We project states based on a simple methodology. We consider the results from every credible statewide poll we can get our hands on. We do not consider national polls, as electoral votes are determined through statewide races. (Gore won the popular vote in 2000, after all, but Bush won the electoral vote and the presidency.)
In regards to statewide races, we consider the polling of the three candidates of interest: Bush, Kerry, and Nader.
In the case of Nader, the big question is: Is he on the ballot in a given state? Most states have deadlines for the ballot in July or August (even September in a few cases), so it'll be months before we know for sure. If Nader is on the ballot in a state, we only consider polls that include him in the polling. If he has definitely failed to get on the ballot, we only consider polls that do not include him. For states where his status is still pending, we base the campaign map on a "three out of five" scenario. If three of the last five polls include Nader, then we make a projection based on that. If three of the last five polls do not include Nader, then we ignore him with our analysis. Since we don't know his ballot status, we focus on the most recent data instead.
To strongly "own" a state, a candidate must beat his opponent by more than eight points. To weakly own a state a candidate must beat his opponent by more than four points but no more than eight. Furthermore, this must be done across an average of three recent polls in that state. As newer polls are added older ones "scroll off" and up-to-date projections are made. On rare occasions (very rare) I manually tweak ownership of a state. Most notably this happened in Colorado when a series of polls without Nader said the race was tied. There were no polls with Nader though and since he was on the ballot the algorithmns ignored the non-Nader polls. Manually tweaking ownership of the state was a way of overcoming this weakness in the programming that runs the site. Fortunately it is needed very rarely.
It is impossible to accurately predict the eventual winner of the presidential race in advance, but we can make a rough estimate of who would win if the election were held today.
To do this, we make two projections: "Bush vs. Kerry", and "Bush vs. Kerry vs. Nader". This is actually a bit inaccurate. The first matchup assumes that Nader is not on the ballot except in states for which he has already qualified. The second matchup assumes Nader is on the ballot, except in states that he has officially failed to qualify. By doing these two analyses we know which polls to consider and can give a "high" and "low" estimate on how the candidates would do if the election were today. The truth is somewhere between both estimates, as Nader's eventual ballot status will likely come down somewhere between both extremes. As the election season progresses and we learn more about Nader's ballot status, the two projections will become more and more similar. When Nader's ballot status is finally ascertained in all 50 states and Washington DC, the two analyses will be identical and one will be removed as redundant.

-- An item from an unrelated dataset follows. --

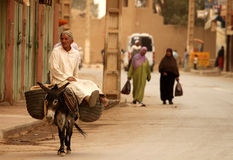 Riding a donkey Stock Photography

In our "if the election were held today" projections, we consider the three most recent polls. Again, with a caveat. The three most recent polls must be of the type for which Nader's ballot status applies within that state. For example, Nader will be on the ballot in Florida. As a result, we only consider the three most recent polls that include Nader in the results. Even if a poll without Nader is more recent, that poll is ignored. Conversely, Nader will not be on the ballot in Arizona. As a result any poll with Nader on the ballot is discounted when determining who wins Arizona's electoral votes.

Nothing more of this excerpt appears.